=== Exercise data ===

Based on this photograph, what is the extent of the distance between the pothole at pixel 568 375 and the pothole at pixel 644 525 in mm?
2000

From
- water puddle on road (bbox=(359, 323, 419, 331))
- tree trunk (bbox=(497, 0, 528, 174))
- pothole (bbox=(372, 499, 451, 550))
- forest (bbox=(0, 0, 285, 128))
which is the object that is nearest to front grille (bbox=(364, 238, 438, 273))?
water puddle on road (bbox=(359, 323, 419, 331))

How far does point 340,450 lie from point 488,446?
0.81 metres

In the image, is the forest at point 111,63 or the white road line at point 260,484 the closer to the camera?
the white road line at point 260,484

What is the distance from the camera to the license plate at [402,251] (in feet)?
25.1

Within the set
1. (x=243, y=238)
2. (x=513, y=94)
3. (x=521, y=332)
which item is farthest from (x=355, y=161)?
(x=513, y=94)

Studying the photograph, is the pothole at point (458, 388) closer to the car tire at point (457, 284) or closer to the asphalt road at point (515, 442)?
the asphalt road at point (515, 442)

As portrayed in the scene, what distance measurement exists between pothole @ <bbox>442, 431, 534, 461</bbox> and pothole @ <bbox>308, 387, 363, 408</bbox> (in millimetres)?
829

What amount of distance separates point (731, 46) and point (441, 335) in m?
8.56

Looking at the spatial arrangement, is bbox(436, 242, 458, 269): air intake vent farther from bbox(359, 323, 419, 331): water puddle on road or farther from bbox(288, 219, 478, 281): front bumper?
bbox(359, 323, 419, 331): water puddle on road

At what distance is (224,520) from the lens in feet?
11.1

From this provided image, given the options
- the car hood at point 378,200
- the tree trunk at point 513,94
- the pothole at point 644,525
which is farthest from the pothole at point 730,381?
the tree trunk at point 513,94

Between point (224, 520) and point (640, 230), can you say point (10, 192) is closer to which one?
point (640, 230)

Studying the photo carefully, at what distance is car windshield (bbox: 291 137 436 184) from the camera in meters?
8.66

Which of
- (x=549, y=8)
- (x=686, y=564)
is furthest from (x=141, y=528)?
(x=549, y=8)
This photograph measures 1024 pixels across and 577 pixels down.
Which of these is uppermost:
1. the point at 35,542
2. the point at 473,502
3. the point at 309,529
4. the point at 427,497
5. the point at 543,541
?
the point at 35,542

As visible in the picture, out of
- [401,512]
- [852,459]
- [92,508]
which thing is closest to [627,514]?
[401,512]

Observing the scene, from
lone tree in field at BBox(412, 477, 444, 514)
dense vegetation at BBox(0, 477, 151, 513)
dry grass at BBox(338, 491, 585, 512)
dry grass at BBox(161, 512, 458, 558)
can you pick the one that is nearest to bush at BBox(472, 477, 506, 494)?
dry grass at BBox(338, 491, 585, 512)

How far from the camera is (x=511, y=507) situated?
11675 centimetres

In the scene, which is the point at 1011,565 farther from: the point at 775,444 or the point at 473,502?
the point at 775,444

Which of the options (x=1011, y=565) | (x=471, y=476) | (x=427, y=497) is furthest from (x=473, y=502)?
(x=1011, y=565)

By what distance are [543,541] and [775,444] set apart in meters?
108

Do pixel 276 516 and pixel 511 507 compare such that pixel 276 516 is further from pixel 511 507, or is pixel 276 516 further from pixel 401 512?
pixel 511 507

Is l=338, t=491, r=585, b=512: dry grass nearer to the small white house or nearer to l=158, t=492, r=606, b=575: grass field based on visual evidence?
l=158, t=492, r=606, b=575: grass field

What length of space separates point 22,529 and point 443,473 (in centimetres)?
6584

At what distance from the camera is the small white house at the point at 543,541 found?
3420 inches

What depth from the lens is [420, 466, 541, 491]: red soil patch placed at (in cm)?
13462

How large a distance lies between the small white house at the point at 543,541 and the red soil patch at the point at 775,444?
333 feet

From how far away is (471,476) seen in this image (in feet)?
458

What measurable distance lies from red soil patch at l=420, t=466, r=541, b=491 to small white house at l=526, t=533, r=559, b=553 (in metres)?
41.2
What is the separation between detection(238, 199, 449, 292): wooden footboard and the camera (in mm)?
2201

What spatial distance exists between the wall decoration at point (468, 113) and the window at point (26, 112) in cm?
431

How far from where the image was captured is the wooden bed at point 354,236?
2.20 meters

===

> **Task goal**:
Lay out the lines of the records, from the line containing "What measurable distance" through the end of the records, as a Markdown table with the columns "Row" and "Record line". Number each row and omit blank lines.

> **Solution for this task**:
| Row | Record line |
|---|---|
| 1 | What measurable distance lies from red soil patch at l=420, t=466, r=541, b=491 to small white house at l=526, t=533, r=559, b=553 (in metres)? |
| 2 | 41.2 |
| 3 | What is the separation between detection(238, 199, 449, 292): wooden footboard and the camera (in mm)? |
| 4 | 2201 |
| 5 | What spatial distance exists between the wall decoration at point (468, 113) and the window at point (26, 112) in cm? |
| 6 | 431 |
| 7 | How far from where the image was captured is the wooden bed at point 354,236? |
| 8 | 2.20 meters |